That being said, the movie was refreshing, both for its frank look at women in their 20s and for its frank treatment of abortion as both a real life event AND a legitimate choice for a woman unready to go the child-bearing route. Jenny Slate delivers a surprising performance, as much for her easy emoting in the emotional scenes as for her flawless comedic turns. Gillian Robespierre turns in a lovely, simple script that eschews big moments for well timed sarcasm and goofiness. It’s the type of movie that feels LIVED, not just created, as evidenced by the easy chemistry between Slate and best friend Gaby Hoffman, or Slate and love-interest Jake Lacy (aka Plop, from The Office).

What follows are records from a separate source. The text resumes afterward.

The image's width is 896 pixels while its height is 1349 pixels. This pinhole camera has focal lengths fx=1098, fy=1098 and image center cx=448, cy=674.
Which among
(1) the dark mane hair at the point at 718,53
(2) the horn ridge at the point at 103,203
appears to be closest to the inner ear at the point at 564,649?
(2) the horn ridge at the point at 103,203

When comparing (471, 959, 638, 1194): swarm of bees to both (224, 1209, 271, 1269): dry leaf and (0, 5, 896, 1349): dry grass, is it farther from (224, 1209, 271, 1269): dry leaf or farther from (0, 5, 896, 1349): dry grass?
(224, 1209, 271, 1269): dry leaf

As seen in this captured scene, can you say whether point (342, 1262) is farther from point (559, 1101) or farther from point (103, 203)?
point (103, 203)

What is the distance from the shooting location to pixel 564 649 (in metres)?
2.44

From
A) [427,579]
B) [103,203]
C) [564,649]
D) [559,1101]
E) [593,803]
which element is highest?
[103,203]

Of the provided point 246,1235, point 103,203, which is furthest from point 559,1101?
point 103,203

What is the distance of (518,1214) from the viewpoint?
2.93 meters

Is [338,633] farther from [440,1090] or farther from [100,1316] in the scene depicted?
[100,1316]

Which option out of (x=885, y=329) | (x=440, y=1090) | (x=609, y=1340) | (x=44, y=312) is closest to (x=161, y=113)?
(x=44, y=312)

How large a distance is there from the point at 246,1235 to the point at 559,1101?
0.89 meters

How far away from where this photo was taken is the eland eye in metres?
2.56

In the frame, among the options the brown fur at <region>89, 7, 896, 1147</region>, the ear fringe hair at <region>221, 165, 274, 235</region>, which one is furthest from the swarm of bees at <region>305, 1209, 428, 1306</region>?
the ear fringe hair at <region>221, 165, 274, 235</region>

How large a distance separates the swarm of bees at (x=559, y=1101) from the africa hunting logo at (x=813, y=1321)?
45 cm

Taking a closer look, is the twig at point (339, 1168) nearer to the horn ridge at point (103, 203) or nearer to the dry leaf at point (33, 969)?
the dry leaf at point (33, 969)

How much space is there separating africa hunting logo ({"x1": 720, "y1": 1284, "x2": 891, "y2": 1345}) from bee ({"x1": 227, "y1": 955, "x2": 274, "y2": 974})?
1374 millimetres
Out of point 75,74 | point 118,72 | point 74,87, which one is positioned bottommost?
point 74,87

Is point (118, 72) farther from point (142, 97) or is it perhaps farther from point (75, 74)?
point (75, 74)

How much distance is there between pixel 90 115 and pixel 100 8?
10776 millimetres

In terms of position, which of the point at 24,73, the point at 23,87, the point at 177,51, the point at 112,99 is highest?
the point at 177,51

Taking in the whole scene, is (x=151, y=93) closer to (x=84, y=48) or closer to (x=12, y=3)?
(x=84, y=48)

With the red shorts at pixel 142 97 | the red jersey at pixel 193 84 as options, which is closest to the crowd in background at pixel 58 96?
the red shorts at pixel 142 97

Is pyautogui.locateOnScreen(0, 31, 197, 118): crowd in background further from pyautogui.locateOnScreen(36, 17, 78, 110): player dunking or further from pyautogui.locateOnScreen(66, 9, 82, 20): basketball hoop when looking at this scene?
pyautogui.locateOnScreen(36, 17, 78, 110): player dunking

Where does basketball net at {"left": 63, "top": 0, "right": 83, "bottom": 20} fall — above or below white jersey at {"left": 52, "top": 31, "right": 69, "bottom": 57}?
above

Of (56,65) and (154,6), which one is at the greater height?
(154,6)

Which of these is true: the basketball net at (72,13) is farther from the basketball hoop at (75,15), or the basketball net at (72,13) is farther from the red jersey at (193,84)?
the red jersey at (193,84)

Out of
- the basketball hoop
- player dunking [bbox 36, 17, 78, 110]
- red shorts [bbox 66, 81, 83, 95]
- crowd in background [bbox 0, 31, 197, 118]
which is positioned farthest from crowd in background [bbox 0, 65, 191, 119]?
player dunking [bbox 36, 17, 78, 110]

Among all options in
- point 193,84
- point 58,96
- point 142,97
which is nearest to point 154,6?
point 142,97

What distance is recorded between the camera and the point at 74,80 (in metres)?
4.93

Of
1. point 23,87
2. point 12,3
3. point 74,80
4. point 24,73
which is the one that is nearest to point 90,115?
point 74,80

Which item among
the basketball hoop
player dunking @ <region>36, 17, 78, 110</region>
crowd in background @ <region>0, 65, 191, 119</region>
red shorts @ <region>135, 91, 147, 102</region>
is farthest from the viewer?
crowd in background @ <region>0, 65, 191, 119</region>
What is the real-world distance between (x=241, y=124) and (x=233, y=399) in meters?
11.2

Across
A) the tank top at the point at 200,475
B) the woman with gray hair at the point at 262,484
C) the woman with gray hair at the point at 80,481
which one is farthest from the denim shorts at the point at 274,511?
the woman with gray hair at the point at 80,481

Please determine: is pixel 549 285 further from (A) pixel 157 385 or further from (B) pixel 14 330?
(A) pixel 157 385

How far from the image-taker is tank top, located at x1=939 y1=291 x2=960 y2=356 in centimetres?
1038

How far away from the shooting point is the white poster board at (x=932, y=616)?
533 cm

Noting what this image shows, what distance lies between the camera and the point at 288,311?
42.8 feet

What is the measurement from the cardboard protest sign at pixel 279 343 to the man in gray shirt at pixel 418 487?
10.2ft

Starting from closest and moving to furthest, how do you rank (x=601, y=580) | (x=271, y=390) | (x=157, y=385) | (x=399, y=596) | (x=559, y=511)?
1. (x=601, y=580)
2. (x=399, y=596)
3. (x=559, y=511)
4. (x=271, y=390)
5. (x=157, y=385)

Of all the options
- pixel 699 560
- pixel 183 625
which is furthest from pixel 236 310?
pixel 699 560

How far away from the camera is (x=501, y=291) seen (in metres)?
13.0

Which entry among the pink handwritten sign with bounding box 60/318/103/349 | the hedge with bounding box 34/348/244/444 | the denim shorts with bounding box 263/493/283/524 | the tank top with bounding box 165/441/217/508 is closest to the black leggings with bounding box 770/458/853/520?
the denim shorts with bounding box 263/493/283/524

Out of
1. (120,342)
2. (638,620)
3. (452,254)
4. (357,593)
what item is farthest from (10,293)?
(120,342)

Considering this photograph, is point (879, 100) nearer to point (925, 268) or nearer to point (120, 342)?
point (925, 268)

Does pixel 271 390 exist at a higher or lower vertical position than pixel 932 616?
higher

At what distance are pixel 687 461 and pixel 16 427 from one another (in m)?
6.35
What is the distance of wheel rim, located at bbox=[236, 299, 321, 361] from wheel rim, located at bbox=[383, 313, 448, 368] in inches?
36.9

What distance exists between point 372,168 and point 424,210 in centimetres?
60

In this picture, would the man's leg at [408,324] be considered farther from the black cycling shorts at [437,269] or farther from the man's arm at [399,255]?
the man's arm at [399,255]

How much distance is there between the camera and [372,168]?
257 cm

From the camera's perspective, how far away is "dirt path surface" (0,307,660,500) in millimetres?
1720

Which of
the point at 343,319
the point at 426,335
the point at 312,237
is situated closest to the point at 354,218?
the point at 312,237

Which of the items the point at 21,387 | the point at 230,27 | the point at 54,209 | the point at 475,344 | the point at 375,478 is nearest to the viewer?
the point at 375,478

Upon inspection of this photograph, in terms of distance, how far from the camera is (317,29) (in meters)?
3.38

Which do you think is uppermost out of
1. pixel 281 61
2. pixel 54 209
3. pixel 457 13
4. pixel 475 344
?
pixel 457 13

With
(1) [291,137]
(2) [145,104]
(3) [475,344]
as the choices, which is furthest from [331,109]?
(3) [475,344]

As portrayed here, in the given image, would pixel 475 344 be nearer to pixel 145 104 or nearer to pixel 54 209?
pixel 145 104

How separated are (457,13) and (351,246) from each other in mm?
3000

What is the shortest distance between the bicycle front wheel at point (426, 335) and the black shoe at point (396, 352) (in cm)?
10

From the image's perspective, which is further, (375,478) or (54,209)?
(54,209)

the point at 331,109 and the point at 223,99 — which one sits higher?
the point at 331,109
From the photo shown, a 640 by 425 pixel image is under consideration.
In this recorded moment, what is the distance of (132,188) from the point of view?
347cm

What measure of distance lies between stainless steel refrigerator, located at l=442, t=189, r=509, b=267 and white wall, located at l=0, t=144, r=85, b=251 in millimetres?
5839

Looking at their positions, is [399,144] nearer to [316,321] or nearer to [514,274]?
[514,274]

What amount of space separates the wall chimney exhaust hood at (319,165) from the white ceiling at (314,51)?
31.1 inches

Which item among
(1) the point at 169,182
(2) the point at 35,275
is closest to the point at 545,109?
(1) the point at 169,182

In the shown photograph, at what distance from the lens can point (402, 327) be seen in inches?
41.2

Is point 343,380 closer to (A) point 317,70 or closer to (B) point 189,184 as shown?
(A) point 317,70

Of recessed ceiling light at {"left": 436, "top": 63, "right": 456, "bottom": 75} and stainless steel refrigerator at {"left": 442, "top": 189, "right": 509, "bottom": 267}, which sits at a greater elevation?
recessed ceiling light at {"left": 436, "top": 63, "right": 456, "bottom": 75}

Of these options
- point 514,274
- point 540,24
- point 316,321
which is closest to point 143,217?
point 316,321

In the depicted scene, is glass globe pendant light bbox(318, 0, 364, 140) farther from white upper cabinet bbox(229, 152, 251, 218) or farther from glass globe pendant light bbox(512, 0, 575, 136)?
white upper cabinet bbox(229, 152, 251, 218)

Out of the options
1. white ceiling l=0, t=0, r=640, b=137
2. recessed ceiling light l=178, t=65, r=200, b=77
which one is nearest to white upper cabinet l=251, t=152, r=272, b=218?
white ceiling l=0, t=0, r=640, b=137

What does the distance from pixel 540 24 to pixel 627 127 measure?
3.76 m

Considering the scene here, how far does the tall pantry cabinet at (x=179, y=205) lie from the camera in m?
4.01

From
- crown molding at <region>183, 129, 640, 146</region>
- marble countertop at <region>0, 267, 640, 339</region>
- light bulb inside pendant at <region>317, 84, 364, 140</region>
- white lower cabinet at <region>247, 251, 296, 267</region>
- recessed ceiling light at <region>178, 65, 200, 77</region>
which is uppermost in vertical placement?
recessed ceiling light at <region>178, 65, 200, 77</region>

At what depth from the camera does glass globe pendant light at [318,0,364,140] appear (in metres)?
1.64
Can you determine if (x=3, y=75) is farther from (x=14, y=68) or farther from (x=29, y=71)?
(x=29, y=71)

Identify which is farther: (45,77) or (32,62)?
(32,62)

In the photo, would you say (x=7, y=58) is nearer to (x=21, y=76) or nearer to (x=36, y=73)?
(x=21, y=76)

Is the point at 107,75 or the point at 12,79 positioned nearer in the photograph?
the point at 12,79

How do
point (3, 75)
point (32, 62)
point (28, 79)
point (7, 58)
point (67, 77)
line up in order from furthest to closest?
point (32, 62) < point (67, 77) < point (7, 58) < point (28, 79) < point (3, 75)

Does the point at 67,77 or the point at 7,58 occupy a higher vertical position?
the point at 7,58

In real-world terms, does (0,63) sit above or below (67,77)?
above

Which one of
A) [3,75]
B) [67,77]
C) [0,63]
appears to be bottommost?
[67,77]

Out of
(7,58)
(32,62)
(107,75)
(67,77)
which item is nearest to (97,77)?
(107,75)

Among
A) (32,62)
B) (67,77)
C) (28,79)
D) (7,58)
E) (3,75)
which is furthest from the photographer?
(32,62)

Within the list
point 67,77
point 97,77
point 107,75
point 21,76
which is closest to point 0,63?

I read a condescending article about the recent surge of “women child” comedies, and how they are ultimately “hurting the cause” recently. I respectfully disagree. I wish we lived in a world where a broad spectrum of women’s stories were told, so that we didn’t feel the need to archetype every character that becomes popular (this one’s a MANIC PIXIE DREAM GIRL! That one’s a WOMAN CHILD! That one’s a STRONG FEMALE CHARACTER!). And film is itself cyclical, prone to becoming obsessed with one theme or character trait before moving onto the next. While it is always helpful to point out inauthentic or hurtful character tropes (and in fact, some of the above are useful when talking on a macro-level about the state of cinema), it’s also sometimes exciting to point out that we are moving into a world with broader representation of women.

And sometimes it’s just nice to laugh and be mildly heartwarmed by a comedy that feels unique and cool.